Olive rode straight-backed, and a little wide-eyed, through the streets of the town, trying hard to keep her eyes on the horse's ears. Just as something to focus on. Something
else to focus on beside the growing number of gazes glued to her. With the Mark embroidered on her riding coat, she felt like a sitting duck. But the stares and whispers she garnered as the assembly passed through the town didn’t feel threatening, or aggressive exactly. Olive wasn’t sure what they
were, though. The attention made her feel uneasy and uncomfortable, whatever the people were thinking. It wasn’t like being in the castle, where the people there were at least people she knew (and knew her), at least many of them. This felt like being on display.
As they rode, Olive’s eyes strayed from the horse to peer back at a group of people from the corner of her eye. A small girl, likely too young to know who she was, made eye contact with her, making Olive gulp. But she held the girl’s gaze until the horse had moved too far forward. At least, she thought, this way it wouldn’t be long until everyone knew she was alive.
What that would mean, though, she didn’t know.
It was a relief at first to exit the town and enter the cemetery. For a moment, Olive felt like she could breathe again. But it only lasted a moment before the drew up to the stone mausoleum. She froze in her saddle, at first unable or unwilling to dismount.
Could her parents really be in there?The soldiers all dismounted, though, and so did Erwin. So, numbly, Olive did likewise, accepting the hand of a soldier as she dismounted that she may otherwise have refused. When Erwin beckoned for Olive to follow him into the cold stone corridors of the resting place of the Dukes and Duchess of Wulfbauer, she hung back. Suddenly she did not want to go in. She didn’t want to see proof. Her instinct, in that moment, was to bolt. Like a rabbit or a deer fleeing its captors at the first chance. But she took a deep breath, and walked slowly into the torch-lit light of the mausoleum.
It felt like miles of stairs and corridors and catacombs before they reached more recent tombs. How long it really was, she had no idea. Her eyes, wide and a little shell-shocked, scanned the names of her predecessors until at least they came to the fresh, smooth granite that read
Duke Harlow Oliver Carwick
Duchess Caroline Livinia Carwick
Olive stopped dead in her tracks, clasping a hand to her mouth that covered a small choking sound. For many moments, she simply stared, frozen in place. It was true. She had known it was true. But in that moment, when she saw their names, it was real. She would never see her parents again. She would never be able to make peace with them, to apologize to them, to forgive them, to tell them that she had come out fine, that she didn’t blame them. Never be able to tell them that she understood, now, why they had been so strict with her at times, why they didn’t want her to stand out, never thank them for how hard they must have fought to keep her with them, at home, and not with the Church. Never anything.

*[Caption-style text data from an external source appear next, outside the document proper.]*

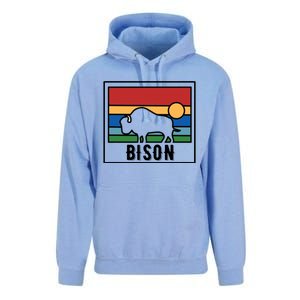 Retro Bison Logo Unisex Surf Hoodie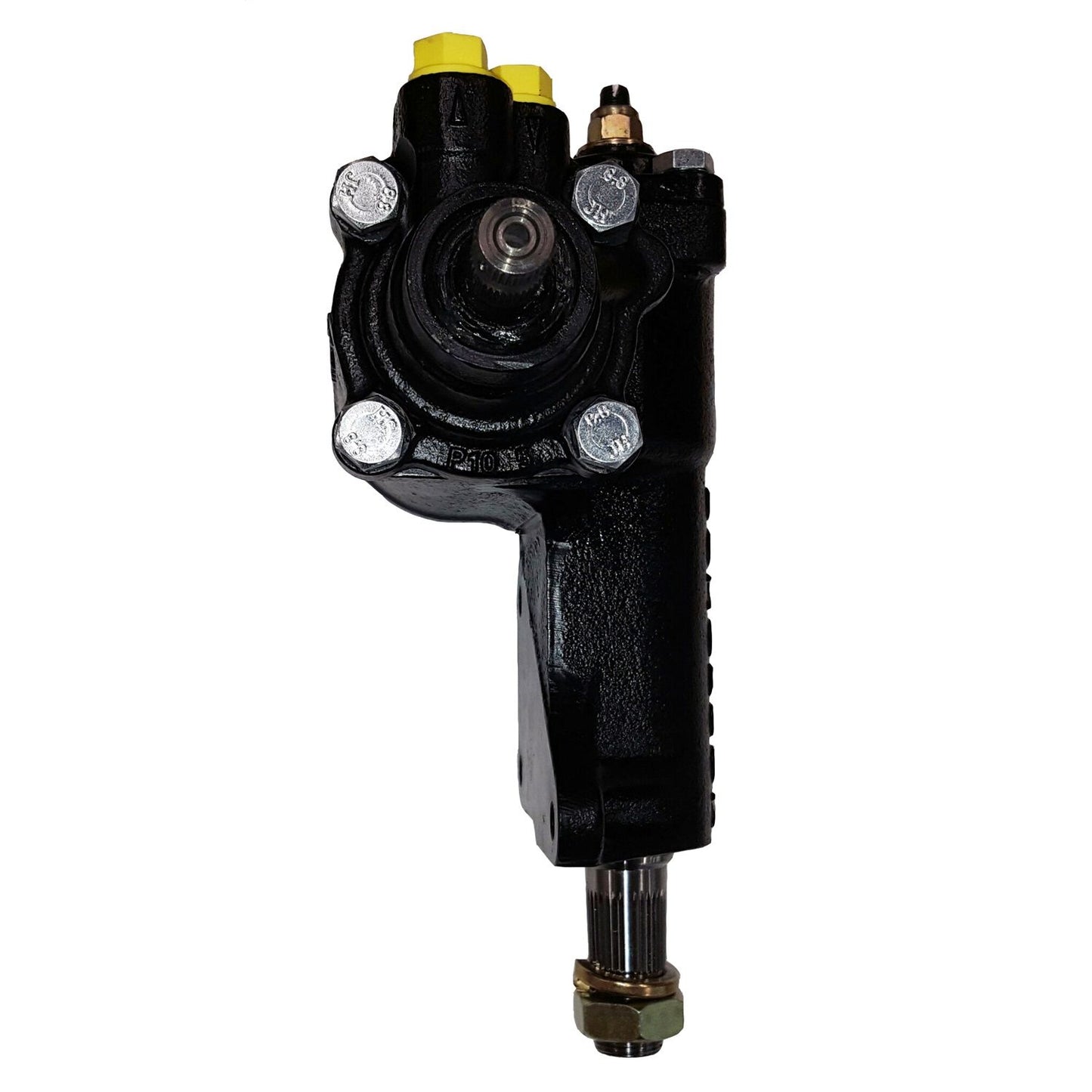 Borgeson - Power Steering Box - P/N: 800111 - Power steering conversion box for 1967-1970 Ford Mustangs with 1-1/8 in. sector shaft. New modern power steering box with a 11/16 in.-36 spline input shaft and a 14:1 ratio.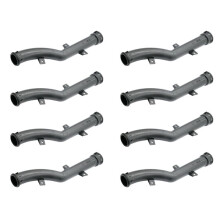 8X New Water Pump to Thermostat Housing Pipe for Cooper R55 R56 R57 R60 R61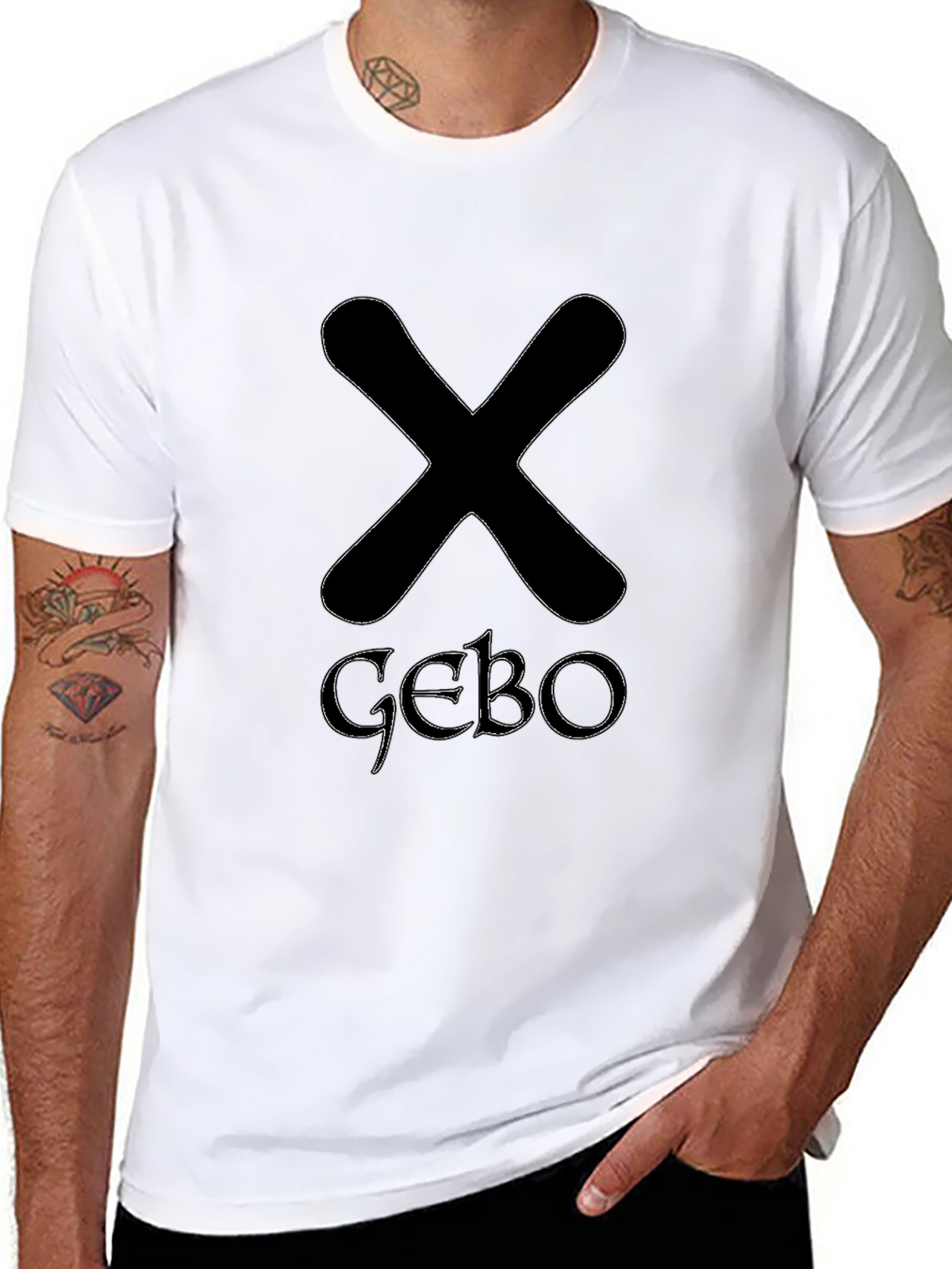 Black T-Shirt with Runes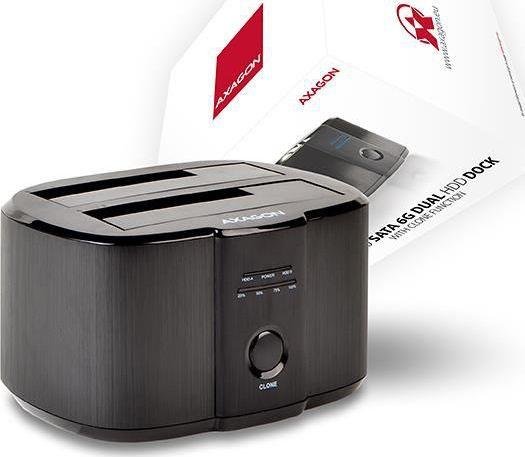 Axagon ADSA-ST Docking Station 2.5"/3.5" SATA USB 3.2 Gen 1 - Thumbnail 6
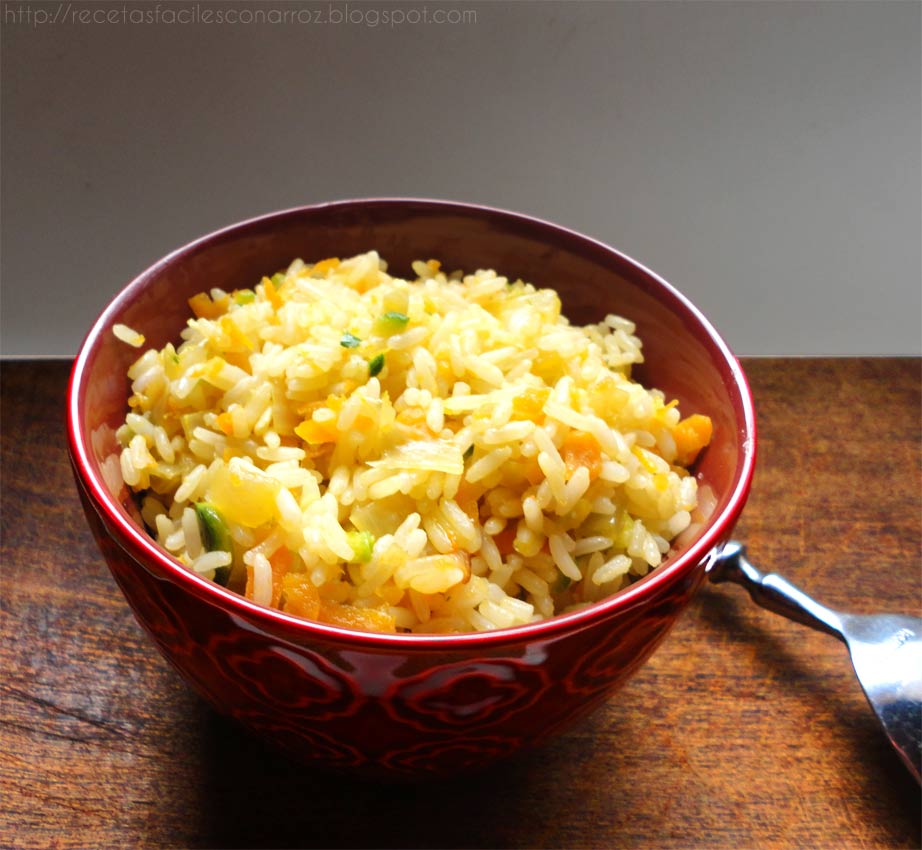 arroz vegano vegetariano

Her heart felt like it was going to burst. All the tension that had been between them before the war. All the time she’d spent worrying about them after. All the time, she knew, they must have spent worrying about her. She’d never even been allowed to send them a letter. And if they wrote any to her, she’d never received it.
What must they have thought became of me, she wondered,
when they went to their graves?Finally, she took a slow step first towards her father’s tomb. She’d had an easier relationship with her father. She’d known about his death, and had been able to mourn him. She touched it gently, then rested her forehead against the cold stone. Olive pressed her eyes shut tight, and her breath was heavy with emotion, but she wouldn’t let herself cry. Not in front of Erwin Therrien. For some reason, she just couldn’t. But she wished very much that she’d been allowed to go this far alone.
After several moments, she stepped away from her father’s tomb and stood in front of her mother’s. Her expression turned from sadness to simple disbelief. Her fingers traced lightly over the beveled letters of her mother’s name. Harlow had been a duke, a military man, Olive had been told of his death and, as much as it grieved her, she understood how it happened. But her mother… It had only been a matter of days since Olive had learned of her mother's death. She didn't even know how it had happened. It couldn't be true, but her fingers felt the truth of it written in the stone...
”We fought the last time I saw her,” she said suddenly aloud, though it wasn’t clear if she was talking to Erwin or only herself.
”Because I’d cut my hair short. It was so stupid. To think of it now… I just can’t… I was never even able to send a letter, or…” Olive fell quiet for a moment, and if Erwin looked at her, the struggle to keep her emotions composed would be readily apparent. She took a long, ragged breath, then glanced back at the duke.
”Do you know… Do you know how she died? I didn’t, I only learned recently that...” She voice caught and she turned away from him, her gaze returning to the unbelievable letters of her mother’s name.
OOC: Since Erwin probably should know, Caroline died of influenza or consumption or something of that nature during the long winter.